Brief
Turn every line of the items below into a numbered list, leaving out the blank lines.

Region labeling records

-=-=-=-=-

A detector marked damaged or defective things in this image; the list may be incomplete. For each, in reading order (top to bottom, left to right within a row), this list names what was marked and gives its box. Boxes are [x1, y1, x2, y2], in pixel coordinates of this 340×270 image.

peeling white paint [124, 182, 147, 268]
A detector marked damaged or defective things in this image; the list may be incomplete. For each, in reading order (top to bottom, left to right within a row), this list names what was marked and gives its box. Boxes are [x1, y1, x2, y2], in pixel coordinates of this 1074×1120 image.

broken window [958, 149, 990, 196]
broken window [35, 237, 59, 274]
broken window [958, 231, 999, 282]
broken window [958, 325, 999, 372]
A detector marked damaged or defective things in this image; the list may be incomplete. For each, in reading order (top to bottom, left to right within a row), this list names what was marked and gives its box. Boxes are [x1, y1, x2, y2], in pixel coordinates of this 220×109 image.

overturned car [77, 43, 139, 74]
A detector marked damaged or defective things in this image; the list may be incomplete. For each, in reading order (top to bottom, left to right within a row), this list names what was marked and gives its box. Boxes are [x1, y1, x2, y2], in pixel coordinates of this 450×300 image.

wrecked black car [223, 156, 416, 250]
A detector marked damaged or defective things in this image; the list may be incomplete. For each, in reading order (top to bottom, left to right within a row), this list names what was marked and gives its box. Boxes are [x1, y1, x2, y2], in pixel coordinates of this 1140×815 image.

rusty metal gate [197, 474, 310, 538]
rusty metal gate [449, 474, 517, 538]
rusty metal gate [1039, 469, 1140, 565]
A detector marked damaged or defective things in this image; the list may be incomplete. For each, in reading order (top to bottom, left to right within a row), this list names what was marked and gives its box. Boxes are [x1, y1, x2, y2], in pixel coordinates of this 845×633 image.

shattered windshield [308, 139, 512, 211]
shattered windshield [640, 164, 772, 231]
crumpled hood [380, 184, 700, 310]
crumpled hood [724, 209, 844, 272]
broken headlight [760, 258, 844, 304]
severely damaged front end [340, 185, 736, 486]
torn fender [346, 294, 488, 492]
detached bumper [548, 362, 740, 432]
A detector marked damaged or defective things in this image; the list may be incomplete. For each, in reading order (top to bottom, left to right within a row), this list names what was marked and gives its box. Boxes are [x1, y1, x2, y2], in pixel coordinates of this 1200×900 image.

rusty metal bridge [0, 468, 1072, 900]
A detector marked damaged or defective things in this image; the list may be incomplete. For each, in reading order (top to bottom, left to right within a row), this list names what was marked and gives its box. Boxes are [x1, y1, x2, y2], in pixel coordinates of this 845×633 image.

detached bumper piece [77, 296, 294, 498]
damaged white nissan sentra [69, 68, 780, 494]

-=-=-=-=-

Reply
1. A detector marked damaged or defective things in this image; the list may be incomplete. For each, in reading order (top to bottom, left to right within a row), this list names what was marked and gives its box. Boxes are [x1, y1, x2, y2], in pixel coordinates of this 340×270 image.
2. peeling white paint [124, 182, 147, 268]
3. A detector marked damaged or defective things in this image; the list may be incomplete. For each, in reading order (top to bottom, left to right within a row), this list names what was marked and gives its box. Boxes are [x1, y1, x2, y2], in pixel coordinates of this 1074×1120 image.
4. broken window [958, 149, 990, 196]
5. broken window [35, 237, 59, 274]
6. broken window [958, 231, 999, 282]
7. broken window [958, 325, 999, 372]
8. A detector marked damaged or defective things in this image; the list may be incomplete. For each, in reading order (top to bottom, left to right within a row), this list names what was marked and gives its box. Boxes are [x1, y1, x2, y2], in pixel coordinates of this 220×109 image.
9. overturned car [77, 43, 139, 74]
10. A detector marked damaged or defective things in this image; the list may be incomplete. For each, in reading order (top to bottom, left to right within a row), this list names what was marked and gives its box. Boxes are [x1, y1, x2, y2], in pixel coordinates of this 450×300 image.
11. wrecked black car [223, 156, 416, 250]
12. A detector marked damaged or defective things in this image; the list may be incomplete. For each, in reading order (top to bottom, left to right within a row), this list names what was marked and gives its box. Boxes are [x1, y1, x2, y2], in pixel coordinates of this 1140×815 image.
13. rusty metal gate [197, 474, 310, 538]
14. rusty metal gate [449, 474, 517, 538]
15. rusty metal gate [1039, 469, 1140, 565]
16. A detector marked damaged or defective things in this image; the list may be incomplete. For each, in reading order (top to bottom, left to right within a row), this list names what was marked and gives its box. Boxes are [x1, y1, x2, y2], in pixel coordinates of this 845×633 image.
17. shattered windshield [308, 139, 512, 211]
18. shattered windshield [640, 164, 772, 231]
19. crumpled hood [380, 184, 700, 310]
20. crumpled hood [724, 209, 844, 272]
21. broken headlight [760, 258, 844, 304]
22. severely damaged front end [340, 185, 736, 486]
23. torn fender [346, 294, 488, 492]
24. detached bumper [548, 362, 740, 432]
25. A detector marked damaged or defective things in this image; the list may be incomplete. For each, in reading order (top to bottom, left to right within a row), this list names what was marked and gives its box. Boxes are [x1, y1, x2, y2], in pixel coordinates of this 1200×900 image.
26. rusty metal bridge [0, 468, 1072, 900]
27. A detector marked damaged or defective things in this image; the list may be incomplete. For each, in reading order (top to bottom, left to right within a row), this list names what was marked and gives its box. Boxes are [x1, y1, x2, y2], in pixel coordinates of this 845×633 image.
28. detached bumper piece [77, 296, 294, 498]
29. damaged white nissan sentra [69, 68, 780, 494]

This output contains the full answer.